Consider a model-free value agent like DQN. It observes all of the pairs of state transitions, bootstrapping rewards. It does better than evolution strategies because it keeps propagating rewards back through moves and keeps changing strategies instead of halting as soon as it beats the baseline, and randomized games keep exposing it to new situations and errors in its value functions. It asymptotes at pretty bad play, probably, but it would be hard to predict in advance how bad, exactly: eg. we know that something like TD-Gammon can do very well but doesn't seem to do well for Go, and in retrospect, people usually tell a story about how the inherent randomization of dice in backgammon 'smooths the value function' and 'forces exploration' compared to Go/chess despite the instability of self-play/random baselines, and for any given problem/baseline opponent, I'm not sure how well a priori people would be able to predict performance.

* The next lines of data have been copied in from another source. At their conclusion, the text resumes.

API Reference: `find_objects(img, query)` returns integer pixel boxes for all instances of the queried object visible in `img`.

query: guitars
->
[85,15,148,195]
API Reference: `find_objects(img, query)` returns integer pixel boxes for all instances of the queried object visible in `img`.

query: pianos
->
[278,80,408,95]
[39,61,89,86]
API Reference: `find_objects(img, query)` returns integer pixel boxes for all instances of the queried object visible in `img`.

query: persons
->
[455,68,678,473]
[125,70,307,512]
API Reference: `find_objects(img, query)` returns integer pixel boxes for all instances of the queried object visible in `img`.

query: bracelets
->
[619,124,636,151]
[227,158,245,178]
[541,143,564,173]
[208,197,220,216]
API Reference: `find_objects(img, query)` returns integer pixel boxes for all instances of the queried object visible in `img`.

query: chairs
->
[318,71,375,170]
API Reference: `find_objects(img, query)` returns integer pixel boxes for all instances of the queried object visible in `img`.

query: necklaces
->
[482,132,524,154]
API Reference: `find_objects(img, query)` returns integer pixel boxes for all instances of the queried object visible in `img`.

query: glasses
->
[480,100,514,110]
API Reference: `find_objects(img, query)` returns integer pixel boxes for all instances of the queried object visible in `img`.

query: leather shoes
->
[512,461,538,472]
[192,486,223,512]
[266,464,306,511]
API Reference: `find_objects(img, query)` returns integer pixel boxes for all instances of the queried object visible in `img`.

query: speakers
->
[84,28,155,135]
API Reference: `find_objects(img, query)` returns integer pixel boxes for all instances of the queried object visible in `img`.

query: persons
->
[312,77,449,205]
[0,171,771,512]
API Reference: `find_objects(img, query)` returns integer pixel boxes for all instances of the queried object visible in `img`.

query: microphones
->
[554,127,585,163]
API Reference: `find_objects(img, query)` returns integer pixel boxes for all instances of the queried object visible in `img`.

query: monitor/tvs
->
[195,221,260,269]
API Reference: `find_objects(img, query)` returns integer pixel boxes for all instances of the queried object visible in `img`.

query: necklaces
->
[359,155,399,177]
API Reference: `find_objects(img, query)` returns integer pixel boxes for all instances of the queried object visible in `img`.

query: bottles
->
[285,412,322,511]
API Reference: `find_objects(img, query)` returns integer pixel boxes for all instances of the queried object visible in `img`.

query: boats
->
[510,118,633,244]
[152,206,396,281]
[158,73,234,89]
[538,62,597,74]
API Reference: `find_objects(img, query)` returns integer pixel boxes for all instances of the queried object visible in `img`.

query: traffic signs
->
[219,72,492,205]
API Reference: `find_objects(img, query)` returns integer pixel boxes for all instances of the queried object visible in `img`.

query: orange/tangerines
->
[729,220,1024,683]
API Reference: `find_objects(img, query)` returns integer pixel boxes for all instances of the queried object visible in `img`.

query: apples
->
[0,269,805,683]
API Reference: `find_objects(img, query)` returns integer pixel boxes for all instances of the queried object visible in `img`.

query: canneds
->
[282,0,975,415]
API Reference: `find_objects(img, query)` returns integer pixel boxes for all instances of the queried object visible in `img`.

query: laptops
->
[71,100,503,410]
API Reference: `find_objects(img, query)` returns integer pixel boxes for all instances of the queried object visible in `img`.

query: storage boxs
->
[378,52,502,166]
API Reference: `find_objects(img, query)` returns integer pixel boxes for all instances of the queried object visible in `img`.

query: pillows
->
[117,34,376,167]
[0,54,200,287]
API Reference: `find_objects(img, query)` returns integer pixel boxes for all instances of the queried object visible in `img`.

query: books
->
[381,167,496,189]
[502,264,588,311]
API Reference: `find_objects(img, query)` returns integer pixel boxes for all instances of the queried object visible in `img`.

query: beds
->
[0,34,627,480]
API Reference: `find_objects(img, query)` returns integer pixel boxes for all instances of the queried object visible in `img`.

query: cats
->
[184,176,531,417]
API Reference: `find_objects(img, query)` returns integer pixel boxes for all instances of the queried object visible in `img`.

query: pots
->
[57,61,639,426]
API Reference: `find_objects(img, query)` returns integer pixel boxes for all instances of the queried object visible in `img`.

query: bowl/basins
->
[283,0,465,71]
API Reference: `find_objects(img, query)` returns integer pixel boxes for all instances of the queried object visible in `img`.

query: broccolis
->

Consider a model-based agent like MuZero learning the game rules from the random opponent. It observes all of the state transitions, infers an environment, goes off and does self-play for a long time, periodically coming back to play the random agent; sometimes it wins, sometimes it loses, and it does so deliberately because it's looking at the final reward trying to figure out what komi is. After some exploration it's done, and it bootstraps to superhuman skill. This model plays only random opponents (aside from fake hallucinated self-play games), but successfully learns.

Consider a model-based tree search agent with a simulator, like MCTS. It doesn't learn, it only plans. It ignores the random games and then uses up arbitrary amounts of compute at play-time to search so deeply it defeats the superhuman opponent. This model doesn't fail to learn because it didn't try to learn.

Now consider an untrained model playing Go against a superhuman opponent. The opponent wins every time and the untrained model continues to have poor performance. Once again the games are perfectly predictable and provide no information.

Also depends.

Consider an evolutionary agent like evolution strategies: model-free, policy. It mutates, rolls out games, and each mutant wins its game every time, receiving final rewards of 0; with no difference in fitness across all mutants, there is no covariance with changes in the model and no evolution. This model does indeed fail to learn, and will simply jitter around randomly in model space. (Policy gradients like PPO might do something a little different depending on whether they can use baselines to define 'played better than usual in this game', like with reward shaping on length of game / territory.)

But the episodes are not uninformative even if they always result in defeat. The results of the games may be predictable (and algorithms looking only at the final return will do poorly), but the moves themselves are not. They are very informative. In fact, you are receiving about 80 very valuable labels per game: the best possible move for 80 board states.

A straight behavior-cloning model would find this very informative, and the more times it trains & plays, the better it will get - this is in fact an ideal scenario for expert iteration, because you have on hand an expert which will tell you the exact right move in every other move of every game no matter how good you get. Likewise, an AlphaGo/Zero agent will find it valuable: the superhuman opponent mercilessly samples board positions where it has misestimated something, and it needs to correct itself by deeper search.

For fixed model size and memory, I would expect self-play to converge to some (high) level of performance, not continue to improve indefinitely. Though I would have to think about this more.

Unless the model is big enough to solve the game, it will have to asymptote. (Which is why you have to scale data/compute/size appropriately, to avoid bottlenecks.)

For investigation of the kind of thing you suggest, take a look at Anthropic's "A General Language Assistant as a Laboratory for Alignment" and more importantly "Training a Helpful and Harmless Assistant with Reinforcement Learning from Human Feedback".

They focus on training a helpful / harmless assistant rather than good short stories, but using human-filtered model-output to improve behavior is the basic paradigm.

Thanks for the pointer, I will check that out!